Firefox has a built-in password manager, so plaintext passwords are necessarily stored in that database. The backend comparison service they're using supports a near-zero-knowledge protocol that allows clients to check for compromised passwords in the database efficiently without ever sending the password (or even a hash of the password) to the backend.

Also they can just query all the usernames (email addresses) of the accounts and get notifications if any of those usernames have appeared in breaches.


But... will mozilla or the people behind haveibeenpwned know I am using a pwned password? Basically, by checking if you are under risk, do you leak info to 3rd parties that can be used against you, before having the opportunity to protect yourself? Is there any info aobut the near-zero knowledge protocol somewhere? It's a fascinating topic for sure.


Nope. Read the section on k-anonymity here: https://www.troyhunt.com/were-baking-have-i-been-pwned-into-...

Essentially, the client hashes the password and then only sends the first 5 characters of the hash to HIBP. HIBP then returns the hashes of every password whose hash begins with the same characters (approx 477 matches, according to the article), and then it's up to the client to determine if there's a match.


I like the approach reduces the risk, but this isn’t sufficient for me to actually trust a third party. The article calls out an example where the five character hash prefix has 477 matches in the password file.

That’s a ridiculously small number of possible values for a powerful actor trying to crack a password.


But your password is NOT one of just 477 known passwords. It is one of 2^(8*11) possible passwords that share the same first 5 bytes of a 16 byte hash.


The way I understand their implementation [0] is that the client sha256s their password and sends the first 5 characters, not bytes. The server then responds with all the matching hashes. In the article the example was 477 matching hashes.

So it’s not all possible hashes with that prefix, it’s only the hashes of entries in the known passwords.

If the server was compromised, it would be able to know which users requested which hash prefixes and compare that to the “known hashes” that match that prefix. Not all passwords submitted are matches, but some are. And it’s likely that a users pattern of testing particular hash prefixes could make it much easier to crack a password.

[0] https://blog.cloudflare.com/validating-leaked-passwords-with...


The password isn’t necessarily in the list, and if it is it should be changed. The service just returns the list and you check locally. The server only gets the first few characters of the hash.

Knowing the hash prefix of someone’s password doesn’t help you guess it. You can’t plan your guesses to have a matching prefix or anything. If your password is in the list, then the full hash is already out there and you should stop using it, because it’s probably been brute forced by someone or people are trying to guess it somewhere.
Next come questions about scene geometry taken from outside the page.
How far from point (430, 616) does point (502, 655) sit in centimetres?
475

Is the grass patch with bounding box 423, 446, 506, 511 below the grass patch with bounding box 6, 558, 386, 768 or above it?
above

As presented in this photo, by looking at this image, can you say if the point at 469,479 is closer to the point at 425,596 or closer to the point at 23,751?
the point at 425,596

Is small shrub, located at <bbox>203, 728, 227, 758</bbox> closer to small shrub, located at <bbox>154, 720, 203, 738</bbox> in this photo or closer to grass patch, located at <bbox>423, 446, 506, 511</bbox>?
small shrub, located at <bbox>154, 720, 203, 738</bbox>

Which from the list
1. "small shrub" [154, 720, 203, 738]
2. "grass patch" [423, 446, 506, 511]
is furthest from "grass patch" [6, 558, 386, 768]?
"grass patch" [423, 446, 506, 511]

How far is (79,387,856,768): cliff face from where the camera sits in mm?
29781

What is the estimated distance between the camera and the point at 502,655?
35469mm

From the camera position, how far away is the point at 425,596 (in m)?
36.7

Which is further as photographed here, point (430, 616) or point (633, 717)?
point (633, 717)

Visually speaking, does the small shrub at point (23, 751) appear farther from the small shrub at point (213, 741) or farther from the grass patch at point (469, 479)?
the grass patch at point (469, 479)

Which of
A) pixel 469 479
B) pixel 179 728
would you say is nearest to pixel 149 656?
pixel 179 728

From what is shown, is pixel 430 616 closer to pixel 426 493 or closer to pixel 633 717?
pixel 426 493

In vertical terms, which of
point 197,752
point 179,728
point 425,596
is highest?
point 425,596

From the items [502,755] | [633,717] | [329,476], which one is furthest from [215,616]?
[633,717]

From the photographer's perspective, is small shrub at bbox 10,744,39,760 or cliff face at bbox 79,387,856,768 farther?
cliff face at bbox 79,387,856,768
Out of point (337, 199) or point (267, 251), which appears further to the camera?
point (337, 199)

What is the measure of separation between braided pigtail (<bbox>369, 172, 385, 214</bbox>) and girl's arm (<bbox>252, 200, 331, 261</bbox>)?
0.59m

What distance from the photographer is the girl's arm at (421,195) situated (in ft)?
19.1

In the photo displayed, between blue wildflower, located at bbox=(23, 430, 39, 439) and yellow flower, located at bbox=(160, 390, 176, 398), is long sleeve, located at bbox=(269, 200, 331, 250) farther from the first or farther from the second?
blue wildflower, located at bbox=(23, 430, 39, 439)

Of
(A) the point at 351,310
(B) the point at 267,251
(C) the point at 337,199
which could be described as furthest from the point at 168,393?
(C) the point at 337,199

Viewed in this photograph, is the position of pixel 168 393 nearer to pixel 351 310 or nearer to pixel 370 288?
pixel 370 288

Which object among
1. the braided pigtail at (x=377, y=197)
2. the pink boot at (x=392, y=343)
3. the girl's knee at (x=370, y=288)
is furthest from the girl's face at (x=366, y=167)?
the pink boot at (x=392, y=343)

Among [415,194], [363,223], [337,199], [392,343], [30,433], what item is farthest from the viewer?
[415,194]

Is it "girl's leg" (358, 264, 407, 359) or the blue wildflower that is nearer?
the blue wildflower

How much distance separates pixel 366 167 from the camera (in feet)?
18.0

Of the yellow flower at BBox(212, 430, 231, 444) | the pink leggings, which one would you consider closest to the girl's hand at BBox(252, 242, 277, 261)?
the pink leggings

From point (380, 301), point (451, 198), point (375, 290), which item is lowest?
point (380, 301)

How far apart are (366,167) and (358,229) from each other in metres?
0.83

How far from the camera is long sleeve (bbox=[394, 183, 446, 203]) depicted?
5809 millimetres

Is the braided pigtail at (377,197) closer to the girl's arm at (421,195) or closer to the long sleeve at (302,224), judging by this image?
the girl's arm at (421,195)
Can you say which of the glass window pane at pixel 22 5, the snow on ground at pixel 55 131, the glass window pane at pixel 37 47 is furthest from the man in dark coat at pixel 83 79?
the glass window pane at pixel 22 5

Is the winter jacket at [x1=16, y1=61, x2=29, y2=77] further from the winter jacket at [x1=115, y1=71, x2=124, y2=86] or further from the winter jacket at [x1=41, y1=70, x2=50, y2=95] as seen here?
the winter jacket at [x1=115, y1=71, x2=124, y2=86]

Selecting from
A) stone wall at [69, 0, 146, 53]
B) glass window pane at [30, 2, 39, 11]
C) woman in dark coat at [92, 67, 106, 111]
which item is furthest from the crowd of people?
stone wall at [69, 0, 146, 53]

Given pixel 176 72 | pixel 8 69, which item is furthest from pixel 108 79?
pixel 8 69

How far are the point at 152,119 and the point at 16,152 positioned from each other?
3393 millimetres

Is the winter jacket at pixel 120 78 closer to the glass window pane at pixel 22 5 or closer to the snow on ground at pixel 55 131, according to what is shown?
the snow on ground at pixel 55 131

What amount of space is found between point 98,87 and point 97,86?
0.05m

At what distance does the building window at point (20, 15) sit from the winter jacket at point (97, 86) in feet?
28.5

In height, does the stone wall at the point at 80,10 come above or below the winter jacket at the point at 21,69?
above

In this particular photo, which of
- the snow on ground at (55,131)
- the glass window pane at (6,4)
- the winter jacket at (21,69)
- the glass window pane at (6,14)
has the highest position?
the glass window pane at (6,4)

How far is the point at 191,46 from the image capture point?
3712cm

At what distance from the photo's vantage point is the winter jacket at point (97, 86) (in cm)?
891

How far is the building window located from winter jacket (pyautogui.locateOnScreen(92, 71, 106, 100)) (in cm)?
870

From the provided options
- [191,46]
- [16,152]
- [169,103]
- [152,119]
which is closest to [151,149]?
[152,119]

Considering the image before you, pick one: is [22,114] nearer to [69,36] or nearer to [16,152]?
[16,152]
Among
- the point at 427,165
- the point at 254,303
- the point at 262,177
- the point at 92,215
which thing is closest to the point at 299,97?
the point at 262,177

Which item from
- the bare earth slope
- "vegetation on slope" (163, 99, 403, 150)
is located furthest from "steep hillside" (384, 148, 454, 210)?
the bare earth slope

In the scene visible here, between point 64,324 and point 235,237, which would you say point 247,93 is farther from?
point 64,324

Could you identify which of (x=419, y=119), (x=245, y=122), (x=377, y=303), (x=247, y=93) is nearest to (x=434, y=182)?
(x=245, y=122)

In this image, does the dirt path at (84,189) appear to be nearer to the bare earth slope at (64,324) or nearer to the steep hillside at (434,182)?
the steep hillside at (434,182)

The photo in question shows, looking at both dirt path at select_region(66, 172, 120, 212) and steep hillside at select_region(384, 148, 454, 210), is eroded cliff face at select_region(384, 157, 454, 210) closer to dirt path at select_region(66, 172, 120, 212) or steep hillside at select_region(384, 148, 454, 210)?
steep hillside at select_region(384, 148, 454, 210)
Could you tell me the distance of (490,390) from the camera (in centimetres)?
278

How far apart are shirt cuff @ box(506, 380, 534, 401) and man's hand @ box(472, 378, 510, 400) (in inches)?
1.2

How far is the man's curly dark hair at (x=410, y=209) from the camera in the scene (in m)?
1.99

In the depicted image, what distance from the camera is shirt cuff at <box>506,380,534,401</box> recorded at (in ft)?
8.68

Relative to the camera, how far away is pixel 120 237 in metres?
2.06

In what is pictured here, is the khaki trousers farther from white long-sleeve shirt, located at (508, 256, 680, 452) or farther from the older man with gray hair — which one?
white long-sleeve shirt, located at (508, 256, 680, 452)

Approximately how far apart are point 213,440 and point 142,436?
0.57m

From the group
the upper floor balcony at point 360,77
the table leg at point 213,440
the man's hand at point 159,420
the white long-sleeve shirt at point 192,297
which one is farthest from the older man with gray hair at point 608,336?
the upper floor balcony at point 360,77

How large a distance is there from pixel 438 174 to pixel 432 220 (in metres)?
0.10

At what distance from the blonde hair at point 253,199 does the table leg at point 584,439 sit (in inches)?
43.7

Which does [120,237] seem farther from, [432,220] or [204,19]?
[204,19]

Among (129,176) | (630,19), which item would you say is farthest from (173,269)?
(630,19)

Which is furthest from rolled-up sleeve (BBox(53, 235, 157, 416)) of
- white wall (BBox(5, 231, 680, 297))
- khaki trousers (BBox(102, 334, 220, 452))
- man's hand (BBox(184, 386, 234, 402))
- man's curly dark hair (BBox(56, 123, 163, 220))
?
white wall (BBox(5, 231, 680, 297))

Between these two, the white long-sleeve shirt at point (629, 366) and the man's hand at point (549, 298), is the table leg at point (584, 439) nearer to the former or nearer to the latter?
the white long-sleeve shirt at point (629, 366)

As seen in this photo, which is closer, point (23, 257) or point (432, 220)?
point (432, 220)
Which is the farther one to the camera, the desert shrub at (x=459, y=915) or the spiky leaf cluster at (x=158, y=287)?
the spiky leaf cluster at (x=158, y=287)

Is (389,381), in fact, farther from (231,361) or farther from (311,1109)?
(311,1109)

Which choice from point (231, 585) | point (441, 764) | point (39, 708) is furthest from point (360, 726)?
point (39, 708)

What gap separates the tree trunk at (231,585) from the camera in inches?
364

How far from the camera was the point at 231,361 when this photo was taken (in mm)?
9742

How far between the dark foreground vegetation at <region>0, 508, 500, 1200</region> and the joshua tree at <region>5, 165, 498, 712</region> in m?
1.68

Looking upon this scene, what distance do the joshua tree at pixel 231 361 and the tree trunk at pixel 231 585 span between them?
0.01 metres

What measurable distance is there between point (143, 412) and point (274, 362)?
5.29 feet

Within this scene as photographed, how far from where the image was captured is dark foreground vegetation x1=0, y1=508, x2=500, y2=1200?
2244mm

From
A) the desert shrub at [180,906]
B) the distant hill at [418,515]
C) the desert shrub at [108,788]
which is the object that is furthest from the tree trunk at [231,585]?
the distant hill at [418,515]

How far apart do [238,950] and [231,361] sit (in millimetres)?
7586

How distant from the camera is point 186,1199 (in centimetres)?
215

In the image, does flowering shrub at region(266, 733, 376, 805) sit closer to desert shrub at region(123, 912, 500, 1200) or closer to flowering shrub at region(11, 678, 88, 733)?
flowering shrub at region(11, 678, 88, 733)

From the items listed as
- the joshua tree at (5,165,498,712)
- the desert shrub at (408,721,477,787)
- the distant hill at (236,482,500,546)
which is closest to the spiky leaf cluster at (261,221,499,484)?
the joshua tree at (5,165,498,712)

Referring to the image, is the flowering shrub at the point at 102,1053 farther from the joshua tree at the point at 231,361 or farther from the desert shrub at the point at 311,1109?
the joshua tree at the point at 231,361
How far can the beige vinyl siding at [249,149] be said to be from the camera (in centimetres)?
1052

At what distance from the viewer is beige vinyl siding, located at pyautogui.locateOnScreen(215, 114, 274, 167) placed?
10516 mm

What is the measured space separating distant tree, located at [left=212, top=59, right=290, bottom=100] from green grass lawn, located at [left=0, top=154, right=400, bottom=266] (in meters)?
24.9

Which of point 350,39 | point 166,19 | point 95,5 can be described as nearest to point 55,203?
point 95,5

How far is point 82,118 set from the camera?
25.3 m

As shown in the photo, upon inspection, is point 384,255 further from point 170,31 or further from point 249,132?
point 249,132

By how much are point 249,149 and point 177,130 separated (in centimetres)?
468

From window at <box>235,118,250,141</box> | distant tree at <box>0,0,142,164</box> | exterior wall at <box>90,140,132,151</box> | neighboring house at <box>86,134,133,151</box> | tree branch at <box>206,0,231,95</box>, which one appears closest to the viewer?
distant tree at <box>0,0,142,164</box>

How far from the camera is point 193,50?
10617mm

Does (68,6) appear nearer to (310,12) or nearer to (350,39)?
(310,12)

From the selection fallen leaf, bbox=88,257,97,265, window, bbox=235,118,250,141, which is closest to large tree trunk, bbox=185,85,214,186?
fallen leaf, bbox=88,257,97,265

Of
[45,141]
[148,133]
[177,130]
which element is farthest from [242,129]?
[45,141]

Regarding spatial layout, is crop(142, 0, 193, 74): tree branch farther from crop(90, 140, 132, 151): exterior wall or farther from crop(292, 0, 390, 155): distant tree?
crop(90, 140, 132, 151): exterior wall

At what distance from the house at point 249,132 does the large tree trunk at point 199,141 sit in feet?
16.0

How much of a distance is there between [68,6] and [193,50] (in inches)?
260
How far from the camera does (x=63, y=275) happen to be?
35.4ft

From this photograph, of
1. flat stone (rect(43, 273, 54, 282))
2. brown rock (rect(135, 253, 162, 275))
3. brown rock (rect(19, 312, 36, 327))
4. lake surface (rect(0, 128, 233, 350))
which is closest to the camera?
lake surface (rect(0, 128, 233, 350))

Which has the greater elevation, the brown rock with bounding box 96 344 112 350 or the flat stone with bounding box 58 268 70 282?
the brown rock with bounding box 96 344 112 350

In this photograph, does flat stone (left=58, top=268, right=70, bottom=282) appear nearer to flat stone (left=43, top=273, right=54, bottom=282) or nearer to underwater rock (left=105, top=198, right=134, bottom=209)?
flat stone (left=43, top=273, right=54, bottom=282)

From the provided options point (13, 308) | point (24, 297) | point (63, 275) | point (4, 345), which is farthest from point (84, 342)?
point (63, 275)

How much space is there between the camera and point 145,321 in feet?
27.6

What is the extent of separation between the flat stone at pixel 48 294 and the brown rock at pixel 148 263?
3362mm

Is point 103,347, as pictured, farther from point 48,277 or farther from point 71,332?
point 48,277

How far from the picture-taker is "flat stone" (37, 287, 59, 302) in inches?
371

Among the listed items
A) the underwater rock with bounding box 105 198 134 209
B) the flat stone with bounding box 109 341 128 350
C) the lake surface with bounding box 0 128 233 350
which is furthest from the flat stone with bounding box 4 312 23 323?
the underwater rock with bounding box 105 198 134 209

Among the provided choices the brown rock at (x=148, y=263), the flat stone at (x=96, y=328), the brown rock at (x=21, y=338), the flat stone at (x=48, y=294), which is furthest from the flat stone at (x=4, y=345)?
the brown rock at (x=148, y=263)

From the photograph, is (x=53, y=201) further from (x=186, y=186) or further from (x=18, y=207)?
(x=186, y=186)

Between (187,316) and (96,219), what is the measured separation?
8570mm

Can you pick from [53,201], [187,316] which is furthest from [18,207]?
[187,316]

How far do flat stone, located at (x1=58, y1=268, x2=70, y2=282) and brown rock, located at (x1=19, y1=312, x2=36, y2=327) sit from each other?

No they don't. The browser hashes the password, then sends the first 5 hex digits of the hash to haveibeenpwned. HIBP replies with all the hashes of leaked passwords that start with these 5 digits and the browser then checks to see if the hash is in the list.


Search for Pwned Passwords k-anonymity for a description of how this works technically.

No, only you (well, your computer) knows if your password was found.


I'm pretty sure that it is just usernames/emails that are queried.